■ **DIRECTIONS FOR THIS TASK**
Going line by line through the entries below, note each one with "Zealand", then report how many there are and nothing else.

■ **AVAILABLE DATA**
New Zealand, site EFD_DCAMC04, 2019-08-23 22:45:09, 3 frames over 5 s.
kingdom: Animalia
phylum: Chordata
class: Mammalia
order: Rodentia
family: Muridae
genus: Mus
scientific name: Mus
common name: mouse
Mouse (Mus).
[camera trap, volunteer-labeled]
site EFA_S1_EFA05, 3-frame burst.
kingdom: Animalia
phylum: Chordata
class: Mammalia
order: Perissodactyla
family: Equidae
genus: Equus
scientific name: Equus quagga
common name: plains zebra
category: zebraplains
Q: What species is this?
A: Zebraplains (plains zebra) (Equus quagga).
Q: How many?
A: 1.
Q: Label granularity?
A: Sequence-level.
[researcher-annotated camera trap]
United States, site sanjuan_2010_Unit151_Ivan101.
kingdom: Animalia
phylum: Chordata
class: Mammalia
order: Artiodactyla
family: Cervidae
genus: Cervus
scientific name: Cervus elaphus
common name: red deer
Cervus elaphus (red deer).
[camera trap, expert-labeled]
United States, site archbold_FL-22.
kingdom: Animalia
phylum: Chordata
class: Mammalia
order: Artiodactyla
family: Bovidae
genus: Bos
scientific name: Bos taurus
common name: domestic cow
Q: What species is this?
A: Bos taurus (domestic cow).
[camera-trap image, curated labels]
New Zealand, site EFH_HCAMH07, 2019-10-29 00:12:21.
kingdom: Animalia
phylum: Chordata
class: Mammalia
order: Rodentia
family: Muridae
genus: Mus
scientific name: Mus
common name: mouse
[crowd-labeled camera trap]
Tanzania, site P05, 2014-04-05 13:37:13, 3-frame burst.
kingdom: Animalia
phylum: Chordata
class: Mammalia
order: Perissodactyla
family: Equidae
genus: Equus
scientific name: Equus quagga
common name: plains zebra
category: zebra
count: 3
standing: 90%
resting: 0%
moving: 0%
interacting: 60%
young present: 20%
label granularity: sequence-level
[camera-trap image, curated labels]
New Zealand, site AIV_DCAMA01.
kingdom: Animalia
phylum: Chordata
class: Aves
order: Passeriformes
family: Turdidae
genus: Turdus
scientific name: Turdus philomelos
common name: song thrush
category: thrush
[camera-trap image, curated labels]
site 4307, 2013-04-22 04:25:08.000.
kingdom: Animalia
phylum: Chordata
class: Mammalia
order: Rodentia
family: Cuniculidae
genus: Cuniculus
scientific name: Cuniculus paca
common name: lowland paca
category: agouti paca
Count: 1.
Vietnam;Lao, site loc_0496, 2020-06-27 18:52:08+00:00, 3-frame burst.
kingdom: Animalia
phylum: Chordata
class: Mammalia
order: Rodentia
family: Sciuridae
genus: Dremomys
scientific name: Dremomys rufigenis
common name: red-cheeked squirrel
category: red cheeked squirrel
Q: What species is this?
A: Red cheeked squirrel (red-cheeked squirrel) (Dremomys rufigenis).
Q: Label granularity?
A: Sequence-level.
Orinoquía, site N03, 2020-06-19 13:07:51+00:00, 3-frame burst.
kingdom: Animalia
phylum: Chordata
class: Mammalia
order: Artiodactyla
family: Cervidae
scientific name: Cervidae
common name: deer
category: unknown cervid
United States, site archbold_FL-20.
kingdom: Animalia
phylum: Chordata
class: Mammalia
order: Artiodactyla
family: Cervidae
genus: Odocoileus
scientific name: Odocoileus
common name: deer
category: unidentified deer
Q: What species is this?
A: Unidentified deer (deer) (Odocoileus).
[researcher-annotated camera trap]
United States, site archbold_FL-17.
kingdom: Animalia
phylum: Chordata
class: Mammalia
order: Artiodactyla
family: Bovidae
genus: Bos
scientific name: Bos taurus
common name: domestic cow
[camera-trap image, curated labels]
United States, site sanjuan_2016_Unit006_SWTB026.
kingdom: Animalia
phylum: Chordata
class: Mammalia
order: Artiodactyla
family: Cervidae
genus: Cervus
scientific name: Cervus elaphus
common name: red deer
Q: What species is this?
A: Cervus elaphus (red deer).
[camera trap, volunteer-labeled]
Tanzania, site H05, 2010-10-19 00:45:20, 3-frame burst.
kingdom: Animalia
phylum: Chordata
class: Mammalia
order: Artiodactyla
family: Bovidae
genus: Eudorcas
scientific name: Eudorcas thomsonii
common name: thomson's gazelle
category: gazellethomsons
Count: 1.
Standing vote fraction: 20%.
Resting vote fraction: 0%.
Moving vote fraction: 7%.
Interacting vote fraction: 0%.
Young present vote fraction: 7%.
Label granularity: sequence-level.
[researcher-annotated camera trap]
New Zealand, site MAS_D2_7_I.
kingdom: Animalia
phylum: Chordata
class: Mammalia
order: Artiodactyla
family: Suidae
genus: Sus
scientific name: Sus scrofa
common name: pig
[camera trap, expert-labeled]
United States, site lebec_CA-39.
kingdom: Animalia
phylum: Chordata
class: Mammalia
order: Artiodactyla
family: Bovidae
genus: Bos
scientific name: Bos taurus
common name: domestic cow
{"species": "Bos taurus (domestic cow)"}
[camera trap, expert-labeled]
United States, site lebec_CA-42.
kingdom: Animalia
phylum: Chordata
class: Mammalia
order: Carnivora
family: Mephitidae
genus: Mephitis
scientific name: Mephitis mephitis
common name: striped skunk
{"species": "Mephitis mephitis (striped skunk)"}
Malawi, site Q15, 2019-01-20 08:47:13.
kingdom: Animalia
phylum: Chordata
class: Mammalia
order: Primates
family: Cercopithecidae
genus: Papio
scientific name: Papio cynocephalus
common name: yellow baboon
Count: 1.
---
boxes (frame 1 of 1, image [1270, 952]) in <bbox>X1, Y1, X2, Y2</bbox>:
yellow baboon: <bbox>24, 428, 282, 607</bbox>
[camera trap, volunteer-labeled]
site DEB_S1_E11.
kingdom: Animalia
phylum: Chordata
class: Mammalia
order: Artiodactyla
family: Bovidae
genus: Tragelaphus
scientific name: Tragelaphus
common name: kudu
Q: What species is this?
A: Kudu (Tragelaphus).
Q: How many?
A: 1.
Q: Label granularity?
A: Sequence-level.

■ **RESPONSE**
4